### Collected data
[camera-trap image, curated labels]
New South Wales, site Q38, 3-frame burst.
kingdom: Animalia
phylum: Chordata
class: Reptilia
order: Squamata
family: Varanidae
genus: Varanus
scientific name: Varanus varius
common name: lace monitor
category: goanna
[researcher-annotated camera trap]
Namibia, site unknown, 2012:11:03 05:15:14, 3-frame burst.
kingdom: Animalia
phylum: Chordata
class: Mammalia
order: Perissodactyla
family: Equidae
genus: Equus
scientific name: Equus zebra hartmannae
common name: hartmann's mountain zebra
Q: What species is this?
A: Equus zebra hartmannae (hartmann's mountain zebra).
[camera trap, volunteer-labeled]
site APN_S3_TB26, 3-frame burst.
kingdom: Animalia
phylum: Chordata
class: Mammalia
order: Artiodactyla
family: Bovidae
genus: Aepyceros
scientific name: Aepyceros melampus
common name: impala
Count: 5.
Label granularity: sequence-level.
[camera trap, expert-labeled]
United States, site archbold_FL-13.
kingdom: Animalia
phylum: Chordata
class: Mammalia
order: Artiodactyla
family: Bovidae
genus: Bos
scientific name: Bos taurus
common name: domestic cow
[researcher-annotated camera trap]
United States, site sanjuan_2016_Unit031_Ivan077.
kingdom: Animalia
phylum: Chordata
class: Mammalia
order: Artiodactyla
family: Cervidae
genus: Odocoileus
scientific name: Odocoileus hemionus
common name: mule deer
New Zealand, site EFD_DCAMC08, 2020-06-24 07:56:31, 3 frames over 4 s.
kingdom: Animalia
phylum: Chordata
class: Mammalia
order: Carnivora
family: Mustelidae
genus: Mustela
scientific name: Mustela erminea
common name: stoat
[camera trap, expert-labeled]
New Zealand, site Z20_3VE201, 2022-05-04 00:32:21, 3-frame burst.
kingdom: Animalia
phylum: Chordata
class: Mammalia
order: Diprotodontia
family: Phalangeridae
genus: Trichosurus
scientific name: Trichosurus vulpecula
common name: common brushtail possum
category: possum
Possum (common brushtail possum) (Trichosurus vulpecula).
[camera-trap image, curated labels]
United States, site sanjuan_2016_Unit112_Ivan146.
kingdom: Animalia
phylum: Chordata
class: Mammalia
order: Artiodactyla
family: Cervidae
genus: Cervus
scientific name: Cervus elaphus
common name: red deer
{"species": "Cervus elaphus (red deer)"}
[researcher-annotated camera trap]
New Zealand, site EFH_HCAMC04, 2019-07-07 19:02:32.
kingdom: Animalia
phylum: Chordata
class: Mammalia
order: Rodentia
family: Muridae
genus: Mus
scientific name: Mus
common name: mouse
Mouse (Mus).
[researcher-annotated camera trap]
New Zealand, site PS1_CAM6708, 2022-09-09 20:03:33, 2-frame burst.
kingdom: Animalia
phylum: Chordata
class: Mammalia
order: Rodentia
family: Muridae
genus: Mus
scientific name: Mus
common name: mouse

### Exercise prompt
Lines holding the word "Zealand" in the entries above are the ones to pull out. Copy them all.

### Exercise output
New Zealand, site EFD_DCAMC08, 2020-06-24 07:56:31, 3 frames over 4 s.
New Zealand, site Z20_3VE201, 2022-05-04 00:32:21, 3-frame burst.
New Zealand, site EFH_HCAMC04, 2019-07-07 19:02:32.
New Zealand, site PS1_CAM6708, 2022-09-09 20:03:33, 2-frame burst.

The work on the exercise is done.